**引用テキスト**
ニュースクリップ[-6/21] 「公欠扱い、追試験も 学生の裁判員選任で 各大学」ほか

マイスターです。

さて、今週も一週間の教育ニュースの中から、いくつかを選んでご紹介します。

【もしも学生が裁判員に選ばれたら?】
■「公欠扱い、追試験も 学生の裁判員選任で 各大学」(神戸新聞)

5月21日から始まった裁判員制度で、学生が裁判員になり、公判日程が講義や試験と重なった場合、講義を欠席しても出席日数に影響しない公欠扱いにしたり、追試験を実施したりするなど特例を認める大学が相次いでいる。一方、「学生は学業優先」と、特別の対応を取らない大学もあり、学生裁判員に対する大学側の温度差が広がりつつある。
(上記記事より)

学生が裁判員に選ばれたときの対応が、各大学によって分かれているという記事です。

関西学院大学は今春から、制度に対応したガイドラインを履修要綱に明記。公判や裁判員の選任で裁判所に出向くために講義を欠席した場合、病気や身内の死亡、教育実習などと同様、出席日数に影響しない扱いにする。また定期試験を受けることができなければ、追試験を実施するという。同大は「もし裁判員になっても、学業で不利益にならないようにしたい」と話す。

**演習課題**
1. 学生裁判員に関する記事によると、関西学院大学は裁判員の職務のために定期試験を受けられなかった学生にどう対応するか。
2. 学生裁判員に関する記事を、最後の文の後から書き継げ。
この後に続くリストは、学生裁判員に関する記事とは無関係である。

**提供データ**
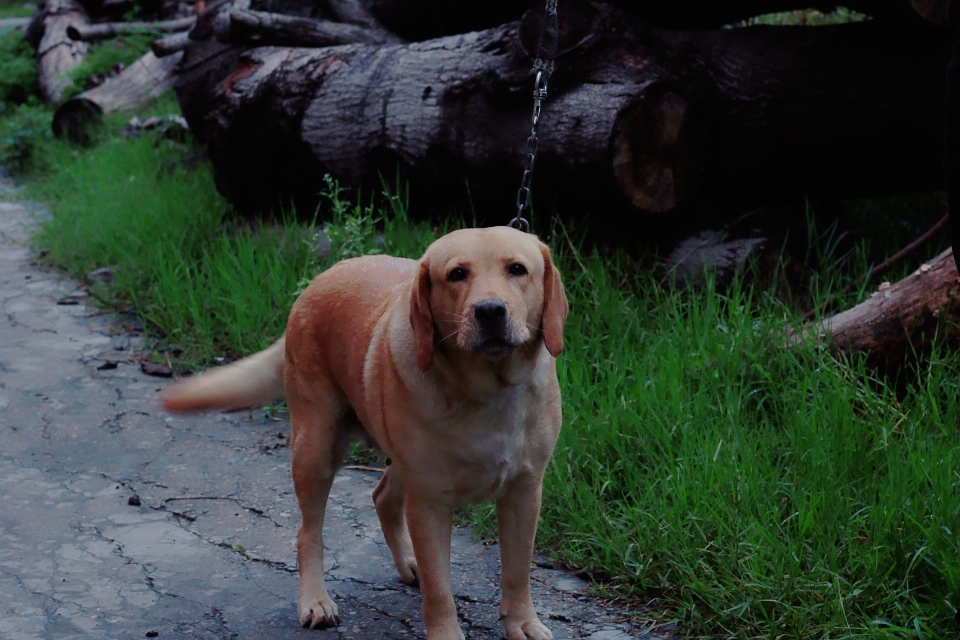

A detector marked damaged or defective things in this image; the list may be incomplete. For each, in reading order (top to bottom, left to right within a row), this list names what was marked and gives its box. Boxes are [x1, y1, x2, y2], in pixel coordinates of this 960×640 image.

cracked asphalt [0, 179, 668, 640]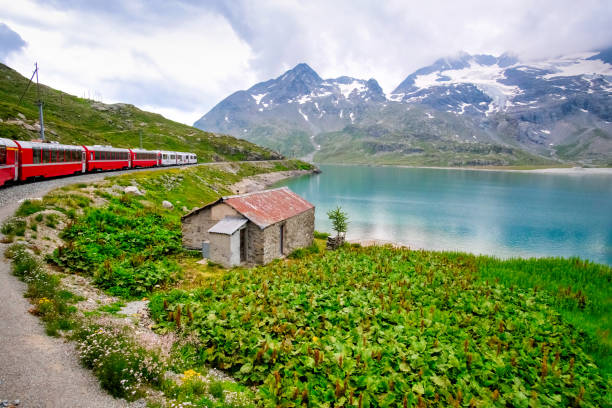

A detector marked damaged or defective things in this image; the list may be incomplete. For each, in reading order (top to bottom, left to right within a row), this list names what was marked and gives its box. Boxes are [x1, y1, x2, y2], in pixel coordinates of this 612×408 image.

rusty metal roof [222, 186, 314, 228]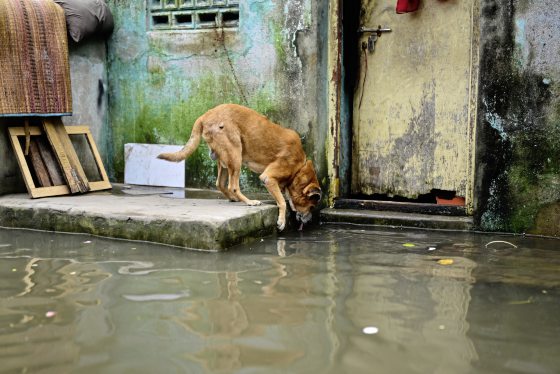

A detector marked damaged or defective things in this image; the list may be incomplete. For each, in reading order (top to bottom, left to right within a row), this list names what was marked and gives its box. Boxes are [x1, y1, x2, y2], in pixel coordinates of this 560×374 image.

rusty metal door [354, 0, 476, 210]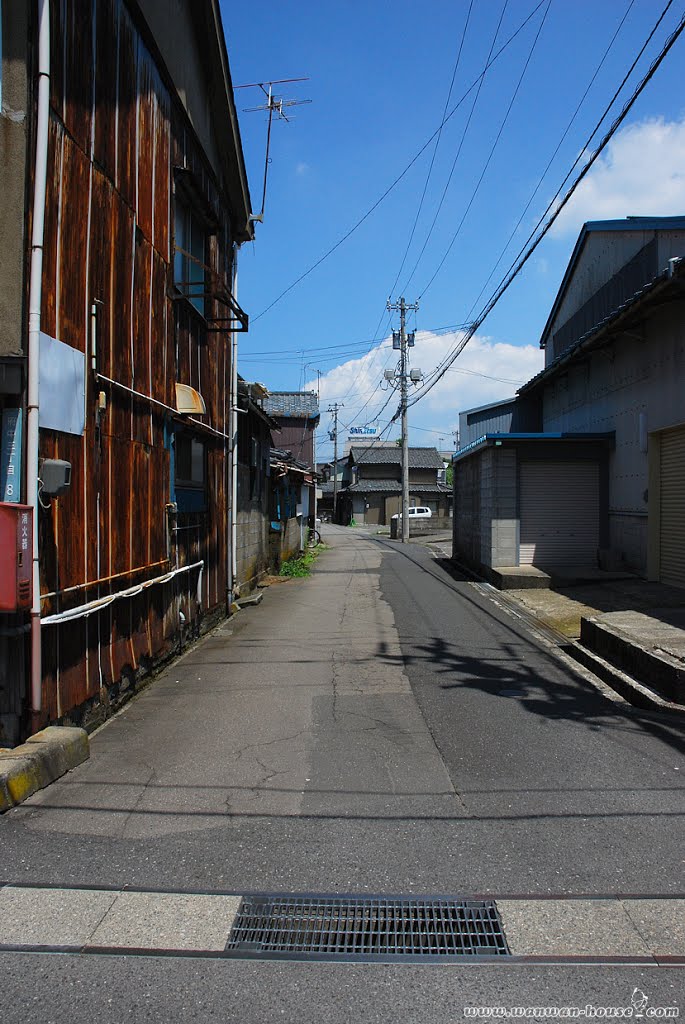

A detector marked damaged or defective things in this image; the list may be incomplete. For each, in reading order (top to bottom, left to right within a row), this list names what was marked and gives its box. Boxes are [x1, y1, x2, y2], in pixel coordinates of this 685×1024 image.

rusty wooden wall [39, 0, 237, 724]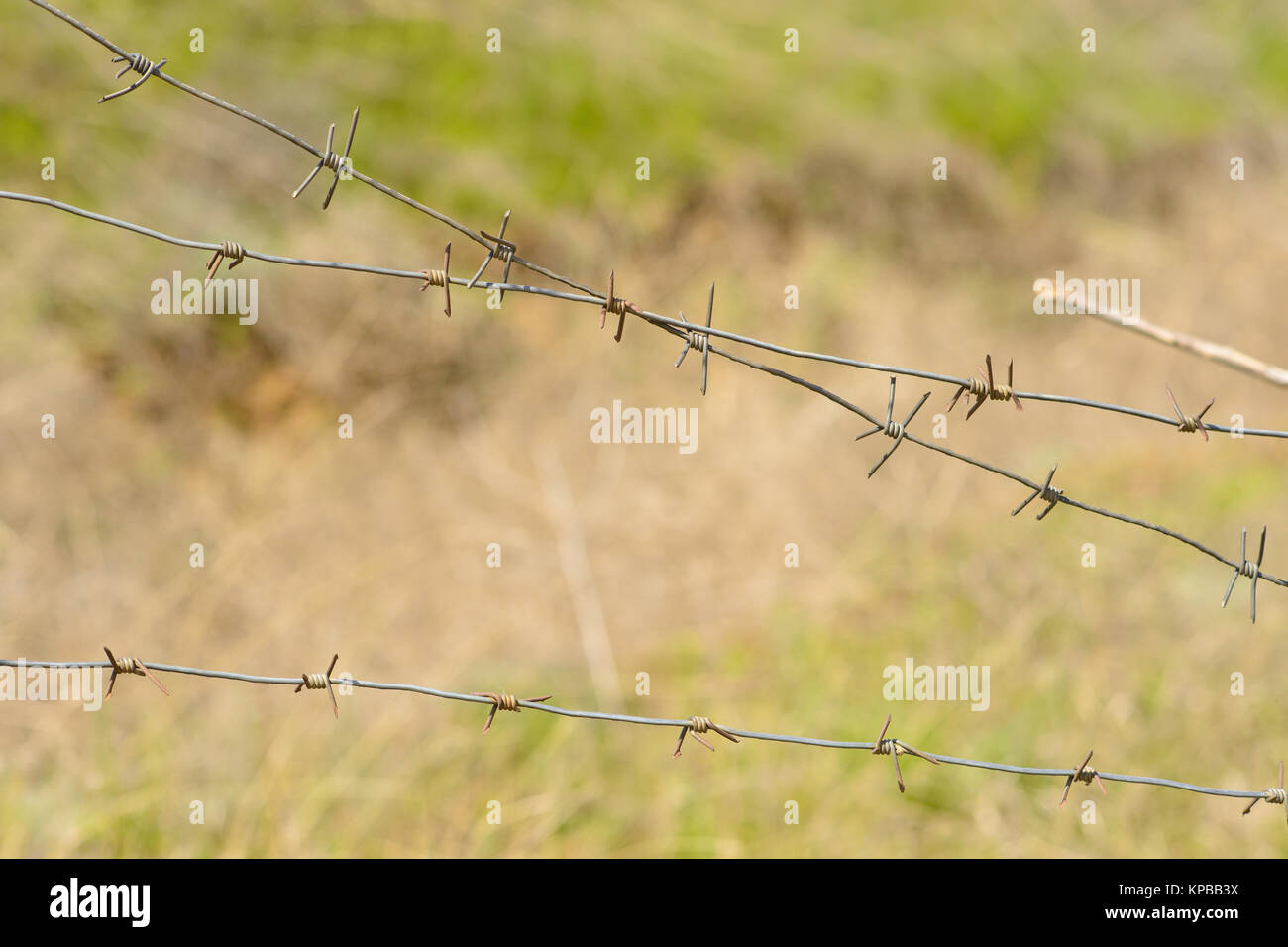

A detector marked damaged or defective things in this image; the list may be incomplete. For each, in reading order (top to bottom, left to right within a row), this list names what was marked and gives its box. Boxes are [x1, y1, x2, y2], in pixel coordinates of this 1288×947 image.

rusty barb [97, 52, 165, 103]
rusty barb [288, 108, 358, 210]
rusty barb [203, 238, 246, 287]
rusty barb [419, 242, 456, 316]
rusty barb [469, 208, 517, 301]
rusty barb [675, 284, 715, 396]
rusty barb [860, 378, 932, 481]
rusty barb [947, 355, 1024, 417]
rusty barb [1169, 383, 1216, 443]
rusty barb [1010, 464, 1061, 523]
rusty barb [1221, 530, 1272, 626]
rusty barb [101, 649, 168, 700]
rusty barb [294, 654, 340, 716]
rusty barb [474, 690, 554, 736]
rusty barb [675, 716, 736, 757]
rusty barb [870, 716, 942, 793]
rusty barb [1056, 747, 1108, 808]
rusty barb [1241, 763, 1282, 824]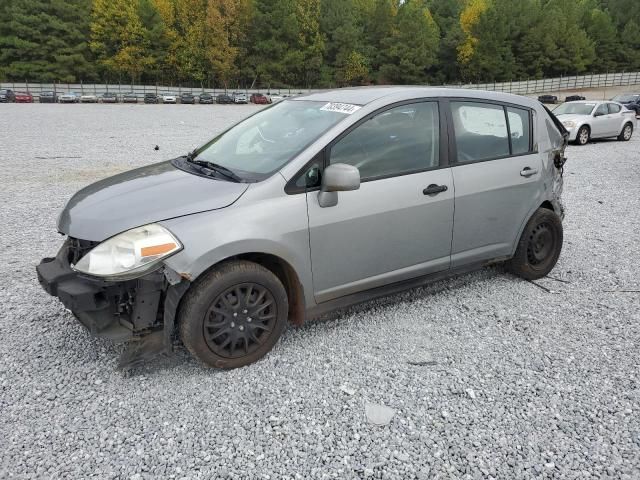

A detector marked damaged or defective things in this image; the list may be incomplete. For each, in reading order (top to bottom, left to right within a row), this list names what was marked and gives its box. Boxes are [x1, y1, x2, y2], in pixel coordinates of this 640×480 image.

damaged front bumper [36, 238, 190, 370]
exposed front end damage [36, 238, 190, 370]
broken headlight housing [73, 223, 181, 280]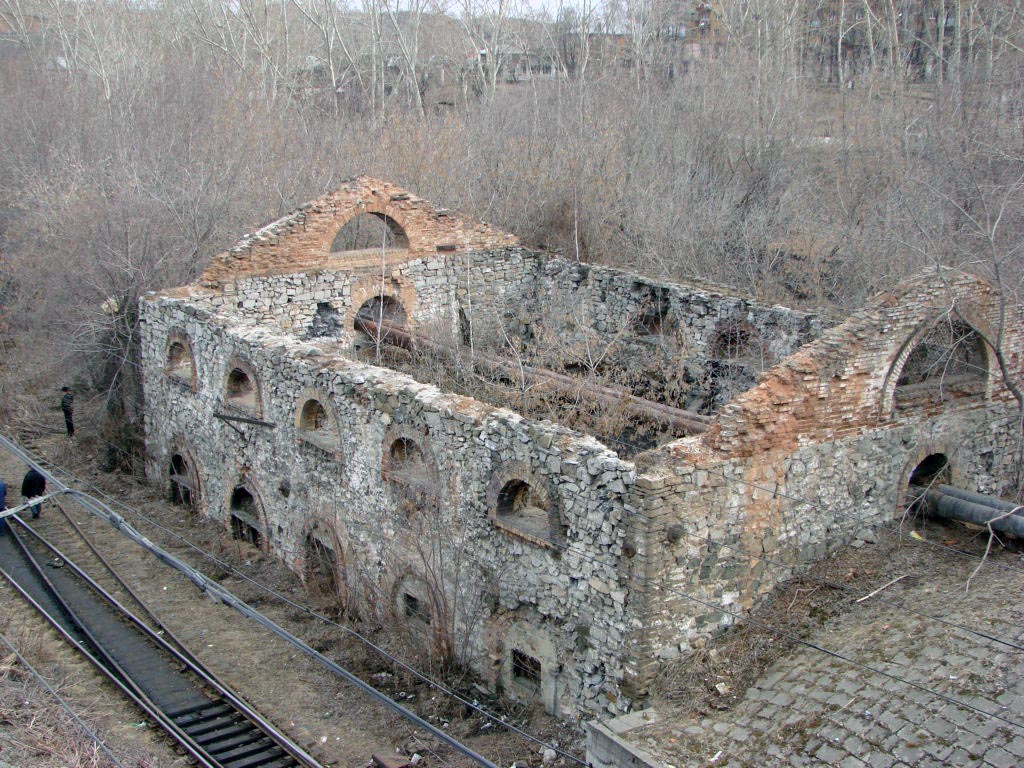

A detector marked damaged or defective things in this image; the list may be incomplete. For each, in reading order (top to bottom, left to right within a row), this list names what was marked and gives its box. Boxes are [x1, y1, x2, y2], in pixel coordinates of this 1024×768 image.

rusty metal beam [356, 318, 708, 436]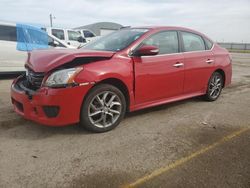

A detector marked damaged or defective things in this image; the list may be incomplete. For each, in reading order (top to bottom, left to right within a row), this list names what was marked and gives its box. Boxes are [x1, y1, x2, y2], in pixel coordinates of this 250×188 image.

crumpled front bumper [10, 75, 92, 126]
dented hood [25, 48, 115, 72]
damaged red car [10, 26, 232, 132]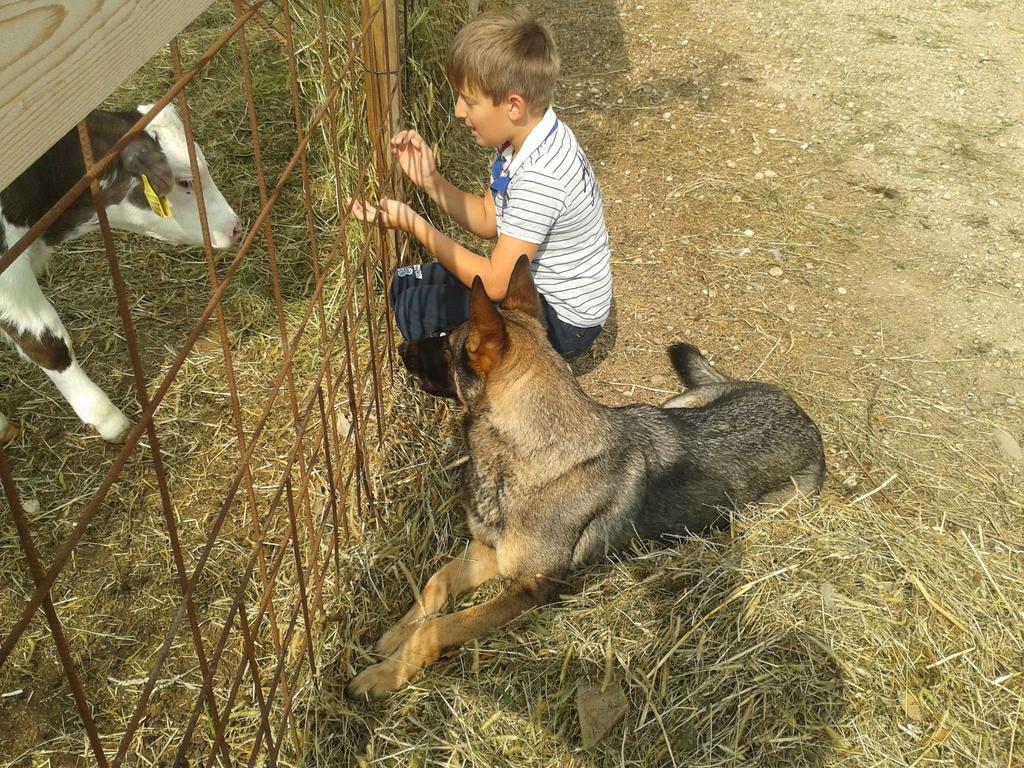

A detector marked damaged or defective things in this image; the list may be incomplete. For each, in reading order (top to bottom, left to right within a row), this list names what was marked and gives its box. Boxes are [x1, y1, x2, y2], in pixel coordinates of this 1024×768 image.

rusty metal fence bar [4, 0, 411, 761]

**各課題の解答**
1. 追試験を実施する。

2.
関西大や立命館大も同じ対応を決めている。関西大は「法律実務家を兼ねる教員も多く、学生に安心してもらう環境づくりが必要」。京都産業大は、講義の公欠扱いを決めたほか、メンタル面での相談に応じるカウンセラーも配置している。担当者は「裁判員になれば、家族や友だちにも言いにくいことが出てくるかもしれない」と気を使う。
一方、姫路独協大は「基本的には学業が優先。そこまで配慮しなくても」と特例には慎重な姿勢。流通科学大も「裁判員だけを特別扱いする内規は準備できていない」。神戸女学院大学は「対策の必要性は分かるが、学生数もほかの私大と比べて少ないので、選任される確率は少ないはず」と静観の構えだ。
(上記記事より)

裁判員法によると、「学生・生徒」というのは、裁判員を辞退する理由になります。
ただ、裁判員の経験から学べることも多そうですし、支援する姿勢の大学も多いようですね。

一方、「学生数もほかの私大と比べて少ないので、選任される確率は少ないはず」といった理由で、まだ準備を進めていない大学も。
姫路独協大学には法科大学院もあるのですが、裁判員学生に対する配慮は特に考えていないようです。

ところで、学生もですが、教職員が選ばれるケースもありますね。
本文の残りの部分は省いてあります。